Крушинин слышал, что в давние советские времена МГИМО был самым престижным вузом страны, наравне со ВГИКом. Однако теперь, во времена российские, поменялись многие приоритеты. Сегодня МГИМО считался вузом, куда шли сыновья и дочери богатых людей, да и только.
— Факультет какой? — спросил Ибрагим Владимирович. — У меня жена МГИМО заканчивала.
Он сам не знал, почему так сказал. Анчар ведь даже не сделал своей многолетней подруге Полине официального предложения, хотя у них должен был уже вскоре родиться сын. Так говорили врачи, определившие пол будущего ребенка. Встречались они практически каждый день, когда Ибрагиму Владимировичу удавалось приехать в город, хотя и не жили вместе.
— Международно-правовой.
— Нет. Она училась на факультете международной журналистики.
— А работает где?
Ответить старший лейтенант не успел.
К ним подошел санинструктор взвода скалолазов ефрейтор Сапожков и сказал:
— Товарищ старший лейтенант, разрешите сделать раненому перевязку.
— Перевязывай. Только чуть погоди, — разрешил командир роты, радуясь, что ефрейтор прервал этот разговор, который невольно делал пленника почти знакомым ему человеком.
Тот, видимо, именно этого и добивался.
Но еще несколько вопросов этому типу командир роты все же задал.
Ибрагим Владимирович вытащил свой планшетник, вывел на монитор карту третьего ущелья и потребовал от пленника:
— Лагерь банды!.. Покажи, где он находится!
Бандит глянул на монитор и сразу ткнул в него последним оставшимся пальцем, обрызгав при этом кровью. Руки у него уже были развязаны. Это сделал санинструктор.

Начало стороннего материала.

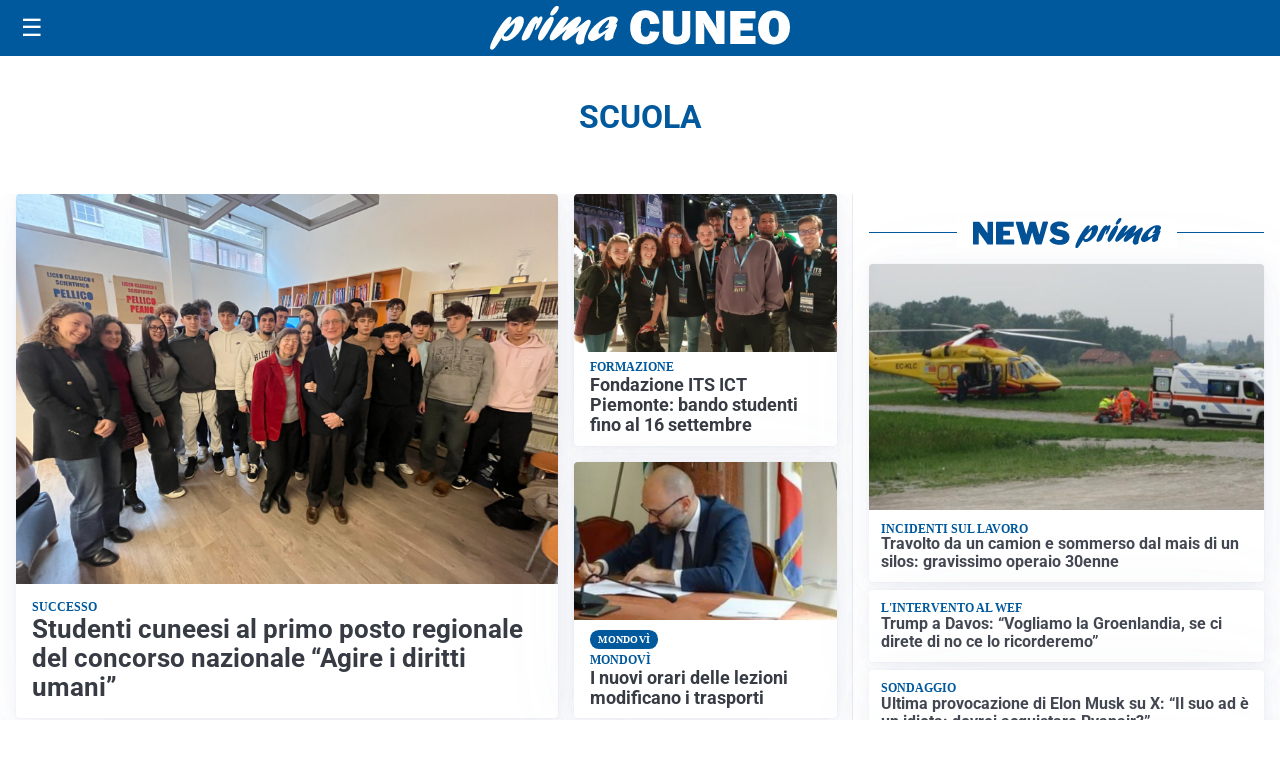

--- FILE ---
content_type: text/html; charset=utf8
request_url: https://primacuneo.it/media/my-theme/widgets/list-posts/sidebar-video-piu-visti.html?ts=29484385
body_size: 592
content:
<div class="widget-title"><span>Video più visti</span></div>
<div class="widget-sidebar-featured-poi-lista">
            
                    <article class="featured">
                <a href="https://primacuneo.it/attualita/medici-e-medicina-i-primi-mille-giorni-che-determinano-la-salute-futura-e-le-nuove-frontiere-della-neonatologia/">
                                            <figure><img width="480" height="300" src="https://primacuneo.it/media/2026/01/Screenshot-2026-01-21-083034-480x300.jpg" class="attachment-thumbnail size-thumbnail wp-post-image" alt="&#8220;Medici e Medicina&#8221;: i primi mille giorni che determinano la salute futura e le nuove frontiere della neonatologia" loading="lazy" sizes="(max-width: 480px) 480px, (max-width: 1024px) 640px, 1280px" decoding="async" /></figure>
                                        <div class="post-meta">
                                                    <span class="lancio">televisione</span>
                                                <h3>&#8220;Medici e Medicina&#8221;: i primi mille giorni che determinano la salute futura e le nuove frontiere della neonatologia</h3>
                    </div>
                </a>
            </article>
                    
                    <article class="compact">
                <a href="https://primacuneo.it/sanita/medici-e-medicina-la-neurochirurgia-apre-il-viaggio-nella-scienza-raccontata-in-tv/">
                    <div class="post-meta">
                                                    <span class="lancio">televisione</span>
                                                <h3>“Medici e Medicina”: la neurochirurgia apre il viaggio nella scienza raccontata in Tv</h3>
                    </div>
                </a>
            </article>
            </div>

<div class="widget-footer"><a role="button" href="/multimedia/video/" class="outline widget-more-button">Altri video</a></div>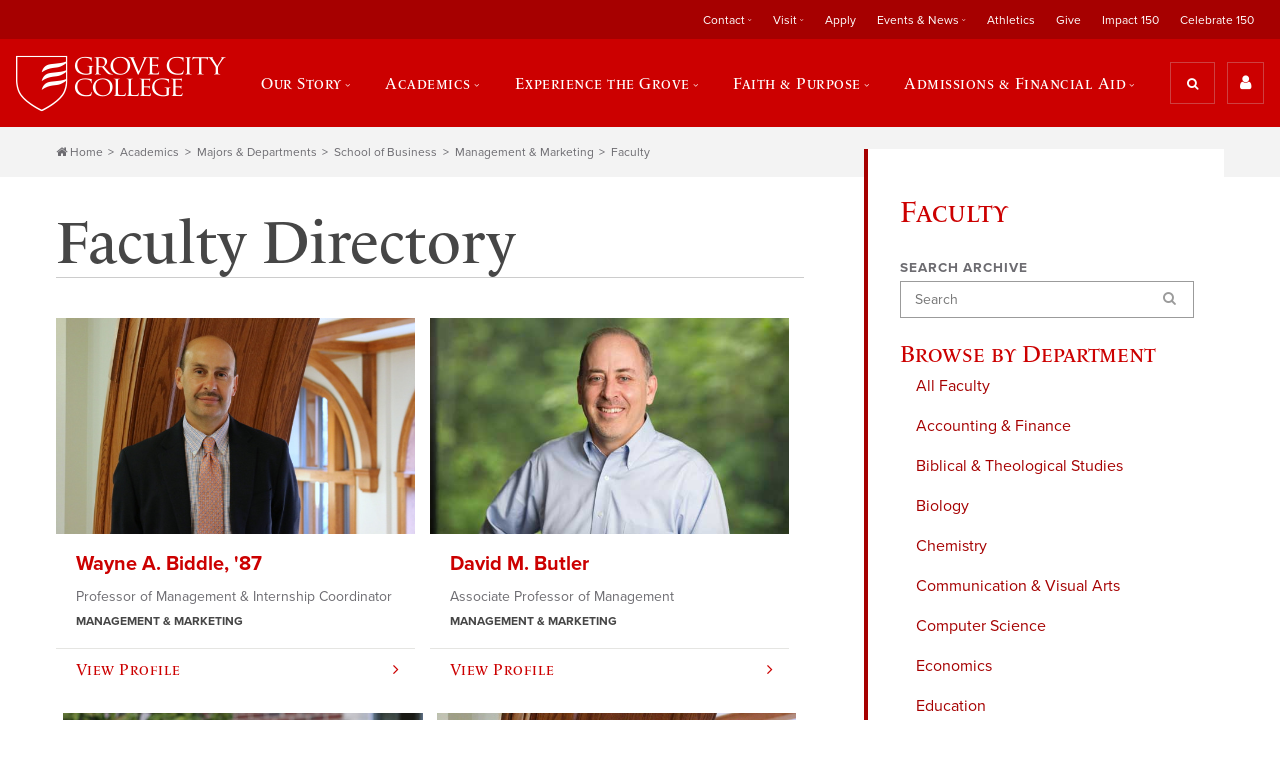

--- FILE ---
content_type: application/javascript; charset=UTF-8
request_url: https://api.livechatinc.com/v3.6/customer/action/get_dynamic_configuration?x-region=us-south1&license_id=5054351&client_id=c5e4f61e1a6c3b1521b541bc5c5a2ac5&url=https%3A%2F%2Fwww.gcc.edu%2FHome%2FAcademics%2FMajors-Departments%2FSchool-of-Business%2FManagement-Marketing%2FFaculty%2FPgrID%2F2977%2FPageID%2F1&channel_type=code&jsonp=__h232tuxy9w4
body_size: 46
content:
__h232tuxy9w4({"organization_id":"c4fd1fb7-d8fb-4134-9728-3497e3be71bb","livechat_active":false,"default_widget":"livechat"});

Крушинин, вытерев кровь пленника его же рукавом, обозначил на карте точку, тут же переслал картинку всем командирам взводов своей роты и спросил:
— Еще что там есть?
— В лагере находится резерв эмира. Должно быть, около двадцати, а то и тридцати человек. В каких палатках они прячутся, я не знаю. В курсе только, что три палатки занимают.
— Семьдесят два бандита — это вместе с эмиром?
— Без него. Он семьдесят третий. — В этих словах пленника содержалась какая-то угроза.
— Разница не велика. Патронов у нас на всех хватит, — показал командир роты свое отношение к этой попытке напугать его.
После этого Анчар прервал разговор с прибалтийским наемником и начал допрашивать других пленников. Однако ничего путного из этого не вышло. Старший лейтенант отводил их в сторону, чтобы не стеснялись что-то сообщать при своих, но они категорически не желали разговаривать с ним. Сначала прикидывались, что русского языка не знают.
Тогда Ибрагим Владимирович переходил на чистейший аварский язык, который знал и помнил с детства, разговаривал на нем с отцом. Подполковник спецназа полиции, трагически погибший на пожаре, всегда уважал свой народ. Это прежде всего выражалось в его отношении к родному языку.
Анчар видел, что пленники его понимали, даже если они и не были аварцами, но отвечать не желали. Тогда он для очистки совести переходил на арабский, которым владел весьма поверхностно. Но и эти его потуги не дали никакого результата. Пленные вполне разумели, что старший лейтенант у них спрашивает, да только вот упорно не отвечали ему, попросту игнорировали допрос.